The communiqué issued at the conclusion of the Group of Twenty (G20) summit in London on 2 April, 2009 included a renewed commitment by the G20 (which is comprised of the 19 largest national economies, the European Union, the IMF and the World Bank) to the standards of tax transparency and exchange of information in tax matters established by the OECD’s Global Forum of Taxation almost a decade ago. As evidence of this renewed commitment, the G20 leaders, through the OECD’s Global Forum, published three lists of jurisdictions; those who have substantially implemented the standards (the “white list”); those who have committed to implementing the standards (the “grey list”); and those who have not yet committed (the “black list”).
Recognising Cayman as a jurisdiction which has committed to implementing the standards, Jeffrey Owens, the Director of the OECD’s Centre for Tax Policy and Administration, noted ahead of the G20 summit that “the Cayman Islands was one of the first jurisdictions to commit to the new standards in May 2000” when it entered into a bilateral tax information exchange agreement (TIEA) with the United States. Since then, Cayman has concluded TIEAs with a further seven countries based on the Model Agreement on Exchange of Information on Tax Matters which it, along with 10 other jurisdictions, assisted in preparing and, in 2008, introduced legislation to permit the unilateral provision of tax information which Mr Owens noted was “innovative and could speed up the process of implementing the standard”. With a total of 12 countries currently scheduled to the unilateral mechanism, Mr Owens went on to comment that he appreciated “the fact that the Cayman Islands has sought to simplify the means by which to broaden its information exchange relationships. The Cayman Islands is setting a good example”.
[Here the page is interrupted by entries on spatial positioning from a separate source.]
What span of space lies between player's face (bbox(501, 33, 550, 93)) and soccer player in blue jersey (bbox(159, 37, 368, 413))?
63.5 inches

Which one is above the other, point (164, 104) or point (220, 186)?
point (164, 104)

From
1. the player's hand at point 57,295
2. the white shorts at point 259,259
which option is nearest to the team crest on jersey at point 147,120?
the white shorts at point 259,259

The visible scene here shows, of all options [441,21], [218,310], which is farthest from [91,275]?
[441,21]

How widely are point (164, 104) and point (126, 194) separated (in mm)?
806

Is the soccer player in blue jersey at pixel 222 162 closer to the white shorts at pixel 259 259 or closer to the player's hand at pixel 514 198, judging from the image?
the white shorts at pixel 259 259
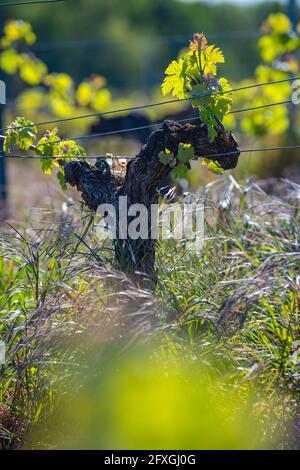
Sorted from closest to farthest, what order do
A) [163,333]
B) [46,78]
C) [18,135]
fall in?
[163,333], [18,135], [46,78]

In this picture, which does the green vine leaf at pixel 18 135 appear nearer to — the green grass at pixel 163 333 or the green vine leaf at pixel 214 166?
the green grass at pixel 163 333

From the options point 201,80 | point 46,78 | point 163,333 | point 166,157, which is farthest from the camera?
point 46,78

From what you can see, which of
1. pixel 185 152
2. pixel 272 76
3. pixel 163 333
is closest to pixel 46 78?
pixel 272 76

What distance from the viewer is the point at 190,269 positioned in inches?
164

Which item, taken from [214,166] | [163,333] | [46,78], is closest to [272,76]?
[46,78]

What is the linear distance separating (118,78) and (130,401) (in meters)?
26.2

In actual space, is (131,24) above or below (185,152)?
above

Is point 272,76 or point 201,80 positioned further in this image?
point 272,76

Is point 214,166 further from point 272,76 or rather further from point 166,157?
point 272,76

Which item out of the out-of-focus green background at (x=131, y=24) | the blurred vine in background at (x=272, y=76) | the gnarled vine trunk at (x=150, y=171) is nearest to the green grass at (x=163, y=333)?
the gnarled vine trunk at (x=150, y=171)

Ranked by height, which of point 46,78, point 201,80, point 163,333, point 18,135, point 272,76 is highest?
point 46,78
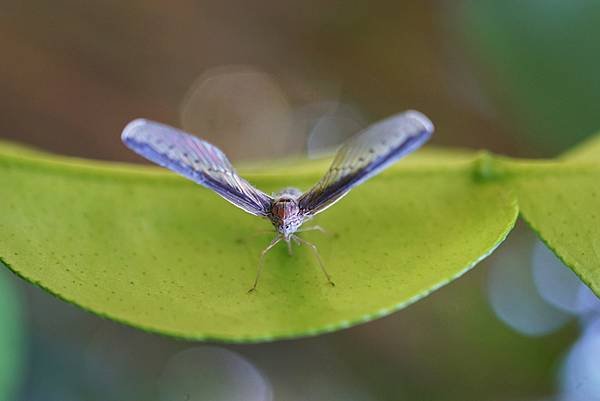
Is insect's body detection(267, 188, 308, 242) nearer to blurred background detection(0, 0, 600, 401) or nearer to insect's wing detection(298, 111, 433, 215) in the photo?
insect's wing detection(298, 111, 433, 215)

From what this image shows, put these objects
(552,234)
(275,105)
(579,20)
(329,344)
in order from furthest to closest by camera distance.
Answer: (275,105) → (329,344) → (579,20) → (552,234)

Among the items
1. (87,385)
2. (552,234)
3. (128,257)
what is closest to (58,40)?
(87,385)

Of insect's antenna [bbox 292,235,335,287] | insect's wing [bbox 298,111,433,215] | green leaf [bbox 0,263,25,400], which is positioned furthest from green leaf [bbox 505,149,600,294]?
green leaf [bbox 0,263,25,400]

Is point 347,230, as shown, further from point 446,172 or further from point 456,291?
point 456,291

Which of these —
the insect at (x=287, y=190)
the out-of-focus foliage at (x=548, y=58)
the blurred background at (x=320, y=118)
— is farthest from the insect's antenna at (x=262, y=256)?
the out-of-focus foliage at (x=548, y=58)

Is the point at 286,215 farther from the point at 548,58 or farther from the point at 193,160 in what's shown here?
the point at 548,58

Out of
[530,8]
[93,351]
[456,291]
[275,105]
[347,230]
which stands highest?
[275,105]
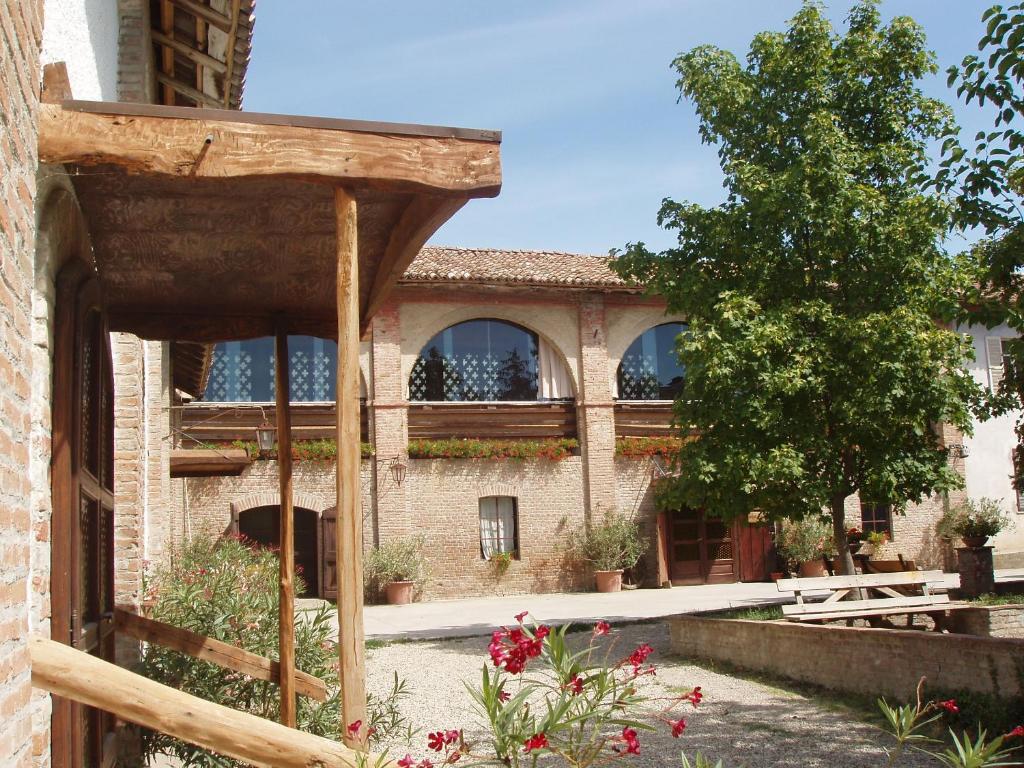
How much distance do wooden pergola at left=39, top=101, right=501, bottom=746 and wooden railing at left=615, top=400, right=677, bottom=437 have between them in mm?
17050

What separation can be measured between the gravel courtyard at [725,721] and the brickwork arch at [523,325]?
10065 millimetres

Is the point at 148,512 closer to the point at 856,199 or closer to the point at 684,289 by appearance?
the point at 684,289

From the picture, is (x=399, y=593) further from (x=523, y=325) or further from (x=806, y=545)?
(x=806, y=545)

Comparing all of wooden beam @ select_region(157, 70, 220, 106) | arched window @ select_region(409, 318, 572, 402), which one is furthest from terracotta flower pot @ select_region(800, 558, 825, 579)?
wooden beam @ select_region(157, 70, 220, 106)

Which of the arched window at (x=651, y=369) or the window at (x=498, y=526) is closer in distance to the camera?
the window at (x=498, y=526)

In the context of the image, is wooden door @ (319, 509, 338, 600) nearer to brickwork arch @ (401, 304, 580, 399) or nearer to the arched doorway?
the arched doorway

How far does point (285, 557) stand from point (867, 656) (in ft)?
17.4

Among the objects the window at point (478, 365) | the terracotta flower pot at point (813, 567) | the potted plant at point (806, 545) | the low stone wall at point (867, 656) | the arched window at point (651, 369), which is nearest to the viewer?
the low stone wall at point (867, 656)

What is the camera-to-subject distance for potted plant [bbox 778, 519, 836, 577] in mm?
21297

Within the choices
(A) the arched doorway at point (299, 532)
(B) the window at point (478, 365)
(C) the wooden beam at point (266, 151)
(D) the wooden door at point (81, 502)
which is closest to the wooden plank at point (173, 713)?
(D) the wooden door at point (81, 502)

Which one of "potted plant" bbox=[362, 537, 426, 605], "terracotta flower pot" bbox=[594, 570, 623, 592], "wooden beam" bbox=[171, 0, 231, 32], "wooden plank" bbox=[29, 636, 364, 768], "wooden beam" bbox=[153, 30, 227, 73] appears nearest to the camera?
"wooden plank" bbox=[29, 636, 364, 768]

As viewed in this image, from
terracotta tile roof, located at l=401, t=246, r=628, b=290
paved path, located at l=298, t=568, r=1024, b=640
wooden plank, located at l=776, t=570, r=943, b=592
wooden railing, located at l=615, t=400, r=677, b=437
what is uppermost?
terracotta tile roof, located at l=401, t=246, r=628, b=290

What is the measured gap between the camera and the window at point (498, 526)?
20580mm

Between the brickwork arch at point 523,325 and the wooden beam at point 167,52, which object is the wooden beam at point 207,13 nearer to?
the wooden beam at point 167,52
With the OECD set to complete its review of Cayman’s enabling legislation within the next few weeks, it is widely expected that, with tax transparency arrangements concluded with 4 of the G7 nations, 17 of the 30 OECD member states and bilateral treaties in place with all 27 EU nations pursuant to measures equivalent to the European Union Savings Directive, the Cayman Islands will progress to the white list at the first opportunity.
The outcome of the G20 summit represents a material change in the opinion of the major economic powers as to the vital role that smaller international financial centres (IFCs), such as the Cayman Islands, have to play in the global movement of capital. By recognising the internationally agreed standards of transparency and cooperation which exists in Cayman, the G20 leaders have, at long last, publicly recognised that the smaller IFCs are legitimate participants in global financial markets and the provision of global financial services. By 7 April 2009, less than a week after the publication of the black list, the Secretary General of the OECD, Angel Gurria, announced that the four jurisdictions featured on the black list (Costa Rica, Malaysia, Philippines and Uruguay) had provided commitments to the OECD to introduce tax transparency and information exchange sufficient for each of them to be removed to the grey list.